For most of computing history, I was generally under the impression that
cables were "dumb" \-- each pin connects to a wire which connects to a pin on
the other end. There's fancy bundling and twisting and whatever involved, but
it's still ultimately just conductive wires.

When did cables start getting chips, and why? Did Apple start it or somebody
else? Is it solely to try to prevent third-party manufacturers? Is it for the
cable to announce to the port that it supports certain specifications of power
or data? (But why would that require a chip instead of just some kind of
"dumb" extra pin that has some basic electrical property that can be read?) Is
it something else?

I mean I understand why certain _dongles_ have chips, because they're
connecting between sets of pins that aren't 1-1 or even in the same data
format at all. Or why the same might be true for USB-C to Lightning.

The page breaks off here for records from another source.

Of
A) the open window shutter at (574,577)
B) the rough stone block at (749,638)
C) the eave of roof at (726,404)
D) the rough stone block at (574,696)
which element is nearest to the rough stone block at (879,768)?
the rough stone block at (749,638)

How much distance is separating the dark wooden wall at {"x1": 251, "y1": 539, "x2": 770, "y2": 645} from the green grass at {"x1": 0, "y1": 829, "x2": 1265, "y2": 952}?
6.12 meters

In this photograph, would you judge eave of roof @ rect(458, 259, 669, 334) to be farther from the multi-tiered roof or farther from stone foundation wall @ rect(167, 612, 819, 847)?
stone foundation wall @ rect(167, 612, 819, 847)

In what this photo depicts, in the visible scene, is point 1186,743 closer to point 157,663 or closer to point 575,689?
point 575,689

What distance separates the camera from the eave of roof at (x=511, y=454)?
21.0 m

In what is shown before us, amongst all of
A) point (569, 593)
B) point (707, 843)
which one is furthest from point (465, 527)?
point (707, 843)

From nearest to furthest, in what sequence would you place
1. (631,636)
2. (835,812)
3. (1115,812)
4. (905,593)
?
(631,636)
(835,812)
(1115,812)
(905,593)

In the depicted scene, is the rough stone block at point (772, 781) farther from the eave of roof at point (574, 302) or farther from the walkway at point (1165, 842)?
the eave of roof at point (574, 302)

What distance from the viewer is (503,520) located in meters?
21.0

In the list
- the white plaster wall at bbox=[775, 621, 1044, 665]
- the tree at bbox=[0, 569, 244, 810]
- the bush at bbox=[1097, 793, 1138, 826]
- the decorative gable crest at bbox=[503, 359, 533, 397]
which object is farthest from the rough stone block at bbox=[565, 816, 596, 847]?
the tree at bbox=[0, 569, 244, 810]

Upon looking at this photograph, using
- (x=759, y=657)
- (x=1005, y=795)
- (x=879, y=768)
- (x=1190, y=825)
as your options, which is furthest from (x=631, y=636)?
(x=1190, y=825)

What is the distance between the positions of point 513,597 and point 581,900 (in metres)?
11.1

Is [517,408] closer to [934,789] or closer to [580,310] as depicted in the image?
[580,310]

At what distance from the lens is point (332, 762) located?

But for cables to go from "dumb" to "smart" seems like it kind of breaks all
expectations of what a cable even does, and therefore how a consumer will even
know what to purchase -- which, of course, has famously been a HUGE issue with
USB-C.

Would it be better for us to go back to dumb cables without chips? Or are
there good reasons why this is the future, where at some point we'll expect
_all_ computer cables to have them?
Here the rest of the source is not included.